Beneath this task is a listing; retype all of it exactly.

**Task material:**
>> Start

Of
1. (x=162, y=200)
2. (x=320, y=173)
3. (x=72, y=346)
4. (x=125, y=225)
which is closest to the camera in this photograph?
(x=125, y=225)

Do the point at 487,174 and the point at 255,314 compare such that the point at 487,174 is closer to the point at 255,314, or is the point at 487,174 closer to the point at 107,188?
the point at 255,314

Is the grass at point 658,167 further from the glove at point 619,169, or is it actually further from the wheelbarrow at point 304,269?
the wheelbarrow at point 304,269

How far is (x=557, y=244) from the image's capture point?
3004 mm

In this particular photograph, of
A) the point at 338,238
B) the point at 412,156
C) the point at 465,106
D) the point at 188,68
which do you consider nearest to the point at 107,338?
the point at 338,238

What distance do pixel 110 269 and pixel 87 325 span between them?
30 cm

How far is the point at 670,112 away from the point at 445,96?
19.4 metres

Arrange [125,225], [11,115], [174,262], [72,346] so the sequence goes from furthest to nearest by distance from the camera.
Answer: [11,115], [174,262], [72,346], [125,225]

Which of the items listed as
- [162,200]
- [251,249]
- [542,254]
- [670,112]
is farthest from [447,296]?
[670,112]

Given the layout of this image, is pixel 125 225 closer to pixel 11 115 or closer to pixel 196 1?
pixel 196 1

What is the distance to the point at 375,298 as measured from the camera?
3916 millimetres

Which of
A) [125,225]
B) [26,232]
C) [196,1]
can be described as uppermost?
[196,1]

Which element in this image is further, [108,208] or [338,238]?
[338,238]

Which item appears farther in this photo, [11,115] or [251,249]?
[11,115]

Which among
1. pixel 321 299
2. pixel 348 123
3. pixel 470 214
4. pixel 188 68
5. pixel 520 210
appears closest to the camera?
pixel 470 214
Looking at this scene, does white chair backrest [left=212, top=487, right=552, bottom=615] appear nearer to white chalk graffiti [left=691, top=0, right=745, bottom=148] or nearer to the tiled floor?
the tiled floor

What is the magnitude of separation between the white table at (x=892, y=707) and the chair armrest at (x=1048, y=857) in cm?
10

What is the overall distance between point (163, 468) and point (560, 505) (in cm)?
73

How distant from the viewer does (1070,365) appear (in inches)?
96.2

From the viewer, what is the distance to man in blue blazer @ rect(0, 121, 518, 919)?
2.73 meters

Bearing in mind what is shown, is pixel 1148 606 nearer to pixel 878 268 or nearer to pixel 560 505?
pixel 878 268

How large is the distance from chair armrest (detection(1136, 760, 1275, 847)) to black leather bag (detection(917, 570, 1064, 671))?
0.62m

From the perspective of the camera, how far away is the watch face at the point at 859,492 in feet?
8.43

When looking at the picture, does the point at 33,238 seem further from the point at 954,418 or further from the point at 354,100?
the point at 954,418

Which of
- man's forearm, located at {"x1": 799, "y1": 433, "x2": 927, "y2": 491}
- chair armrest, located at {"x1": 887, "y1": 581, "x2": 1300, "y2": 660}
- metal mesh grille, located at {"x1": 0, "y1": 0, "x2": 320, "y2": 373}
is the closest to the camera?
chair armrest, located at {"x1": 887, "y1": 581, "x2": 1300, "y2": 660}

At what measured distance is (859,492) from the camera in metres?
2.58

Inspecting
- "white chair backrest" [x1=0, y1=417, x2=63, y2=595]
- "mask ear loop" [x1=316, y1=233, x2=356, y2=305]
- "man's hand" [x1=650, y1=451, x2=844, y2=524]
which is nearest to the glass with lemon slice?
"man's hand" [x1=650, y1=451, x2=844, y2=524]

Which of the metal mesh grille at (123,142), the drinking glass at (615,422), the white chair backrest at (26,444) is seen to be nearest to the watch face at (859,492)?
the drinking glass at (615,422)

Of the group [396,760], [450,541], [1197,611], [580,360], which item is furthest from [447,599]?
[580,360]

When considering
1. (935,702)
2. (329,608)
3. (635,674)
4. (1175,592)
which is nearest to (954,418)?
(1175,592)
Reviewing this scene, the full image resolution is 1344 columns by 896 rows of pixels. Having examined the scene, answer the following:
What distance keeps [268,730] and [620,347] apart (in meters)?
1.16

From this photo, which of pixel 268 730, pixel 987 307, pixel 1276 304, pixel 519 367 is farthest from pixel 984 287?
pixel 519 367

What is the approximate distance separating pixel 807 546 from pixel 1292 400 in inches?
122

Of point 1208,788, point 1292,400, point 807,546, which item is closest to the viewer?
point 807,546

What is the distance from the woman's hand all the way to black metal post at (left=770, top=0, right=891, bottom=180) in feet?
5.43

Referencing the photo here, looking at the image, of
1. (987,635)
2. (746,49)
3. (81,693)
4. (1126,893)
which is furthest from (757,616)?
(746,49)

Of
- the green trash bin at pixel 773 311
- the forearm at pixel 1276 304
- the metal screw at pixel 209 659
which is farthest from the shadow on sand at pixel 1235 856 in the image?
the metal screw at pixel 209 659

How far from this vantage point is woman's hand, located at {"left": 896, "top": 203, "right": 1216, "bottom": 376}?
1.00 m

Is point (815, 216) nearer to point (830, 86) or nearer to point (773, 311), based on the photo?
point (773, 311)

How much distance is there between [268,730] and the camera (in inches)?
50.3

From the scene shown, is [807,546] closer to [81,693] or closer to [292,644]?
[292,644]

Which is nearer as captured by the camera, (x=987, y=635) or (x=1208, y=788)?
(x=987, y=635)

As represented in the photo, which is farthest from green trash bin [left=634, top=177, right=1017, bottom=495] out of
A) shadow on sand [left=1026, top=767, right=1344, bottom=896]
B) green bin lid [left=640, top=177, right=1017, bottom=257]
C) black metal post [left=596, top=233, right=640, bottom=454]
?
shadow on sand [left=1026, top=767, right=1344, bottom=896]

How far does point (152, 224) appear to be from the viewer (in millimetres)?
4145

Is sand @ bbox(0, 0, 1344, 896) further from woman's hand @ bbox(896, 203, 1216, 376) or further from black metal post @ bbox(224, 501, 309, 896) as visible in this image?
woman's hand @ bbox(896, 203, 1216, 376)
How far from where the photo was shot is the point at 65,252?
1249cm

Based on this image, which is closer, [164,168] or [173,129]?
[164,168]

>> End

**Result for this exercise:**
Of
1. (x=162, y=200)
2. (x=320, y=173)
3. (x=72, y=346)
4. (x=125, y=225)
which is closest to the camera in this photograph?
(x=125, y=225)

Do the point at 487,174 and the point at 255,314 compare such that the point at 487,174 is closer to the point at 255,314, or is the point at 487,174 closer to the point at 107,188?
the point at 255,314

Is the grass at point 658,167 further from the glove at point 619,169, or is it actually further from the wheelbarrow at point 304,269?
the wheelbarrow at point 304,269

How far is (x=557, y=244) from the image's capture point?
3004 mm

In this particular photograph, of
A) the point at 338,238
B) the point at 412,156
C) the point at 465,106
D) the point at 188,68
which do you consider nearest to the point at 107,338?
the point at 338,238

What distance do pixel 110 269 and pixel 87 325 span between them?
30 cm

How far is the point at 670,112 away from the point at 445,96?
19.4 metres

Arrange [125,225], [11,115], [174,262], [72,346] so the sequence goes from furthest to nearest by distance from the camera.
Answer: [11,115], [174,262], [72,346], [125,225]

Which of the items listed as
- [162,200]
- [251,249]
- [542,254]
- [670,112]
is farthest from [447,296]?
[670,112]

Given the layout of this image, is pixel 125 225 closer to pixel 11 115 or closer to pixel 196 1?
pixel 196 1

What is the distance to the point at 375,298 as measured from the camera?
3916 millimetres

Which of
A) [125,225]
B) [26,232]
C) [196,1]
can be described as uppermost?
[196,1]

Which element in this image is further, [108,208] or [338,238]?
[338,238]

Which item appears farther in this photo, [11,115] or [251,249]?
[11,115]

Which among
1. pixel 321 299
2. pixel 348 123
3. pixel 470 214
4. pixel 188 68
5. pixel 520 210
appears closest to the camera?
pixel 470 214
Looking at this scene, does white chair backrest [left=212, top=487, right=552, bottom=615] appear nearer to white chalk graffiti [left=691, top=0, right=745, bottom=148] or nearer to the tiled floor?
the tiled floor

What is the magnitude of separation between the white table at (x=892, y=707) and the chair armrest at (x=1048, y=857) in cm?
10

What is the overall distance between point (163, 468) and point (560, 505) (in cm)?
73

How distant from the viewer does (1070,365) appear (in inches)?
96.2

From the viewer, what is the distance to man in blue blazer @ rect(0, 121, 518, 919)?
2.73 meters

Bearing in mind what is shown, is pixel 1148 606 nearer to pixel 878 268 or nearer to pixel 560 505?
pixel 878 268

How large is the distance from chair armrest (detection(1136, 760, 1275, 847)) to black leather bag (detection(917, 570, 1064, 671))?
0.62m

From the perspective of the camera, how far away is the watch face at the point at 859,492 in feet?
8.43

When looking at the picture, does the point at 33,238 seem further from the point at 954,418 or further from the point at 354,100?
the point at 954,418

Which of
- man's forearm, located at {"x1": 799, "y1": 433, "x2": 927, "y2": 491}
- chair armrest, located at {"x1": 887, "y1": 581, "x2": 1300, "y2": 660}
- metal mesh grille, located at {"x1": 0, "y1": 0, "x2": 320, "y2": 373}
is the closest to the camera?
chair armrest, located at {"x1": 887, "y1": 581, "x2": 1300, "y2": 660}

At what measured distance is (859,492) from the camera in metres?
2.58

Inspecting
- "white chair backrest" [x1=0, y1=417, x2=63, y2=595]
- "mask ear loop" [x1=316, y1=233, x2=356, y2=305]
- "man's hand" [x1=650, y1=451, x2=844, y2=524]
which is nearest to the glass with lemon slice?
"man's hand" [x1=650, y1=451, x2=844, y2=524]

Which of the metal mesh grille at (123,142), the drinking glass at (615,422), the white chair backrest at (26,444) is seen to be nearest to the watch face at (859,492)?
the drinking glass at (615,422)

Of the group [396,760], [450,541], [1197,611], [580,360], which item is furthest from [447,599]?
[580,360]

When considering
1. (935,702)
2. (329,608)
3. (635,674)
4. (1175,592)
which is nearest to (954,418)?
(1175,592)
Reviewing this scene, the full image resolution is 1344 columns by 896 rows of pixels. Having examined the scene, answer the following:
What distance keeps [268,730] and [620,347] apart (in meters)?
1.16

From this photo, which of pixel 268 730, pixel 987 307, pixel 1276 304, pixel 519 367 is farthest from pixel 984 287?
pixel 519 367

What is the approximate distance separating pixel 807 546 from pixel 1292 400 in inches?
122

Of point 1208,788, point 1292,400, point 807,546, which item is closest to the viewer?
point 807,546

What is the distance from the woman's hand all the way to black metal post at (left=770, top=0, right=891, bottom=180) in feet?
5.43

Referencing the photo here, looking at the image, of
1. (987,635)
2. (746,49)
3. (81,693)
4. (1126,893)
which is furthest from (757,616)?
(746,49)

Of
- the green trash bin at pixel 773 311
- the forearm at pixel 1276 304
- the metal screw at pixel 209 659
which is farthest from the shadow on sand at pixel 1235 856 in the image?
the metal screw at pixel 209 659

How far from this vantage point is woman's hand, located at {"left": 896, "top": 203, "right": 1216, "bottom": 376}?
1.00 m

Is point (815, 216) nearer to point (830, 86) or nearer to point (773, 311), based on the photo?
point (773, 311)

How much distance is there between [268,730] and the camera (in inches)?
50.3

From the scene shown, is [807,546] closer to [81,693] or closer to [292,644]?
[292,644]

Which is nearer as captured by the camera, (x=987, y=635) or (x=1208, y=788)?
(x=987, y=635)

As represented in the photo, which is farthest from green trash bin [left=634, top=177, right=1017, bottom=495] out of
A) shadow on sand [left=1026, top=767, right=1344, bottom=896]
B) green bin lid [left=640, top=177, right=1017, bottom=257]
C) black metal post [left=596, top=233, right=640, bottom=454]
?
shadow on sand [left=1026, top=767, right=1344, bottom=896]

How far does point (152, 224) appear to be from the viewer (in millimetres)?
4145

Is sand @ bbox(0, 0, 1344, 896) further from woman's hand @ bbox(896, 203, 1216, 376) or further from black metal post @ bbox(224, 501, 309, 896) as visible in this image?
woman's hand @ bbox(896, 203, 1216, 376)
How far from where the photo was shot is the point at 65,252?
1249cm

Based on this image, which is closer, [164,168] or [173,129]?
[164,168]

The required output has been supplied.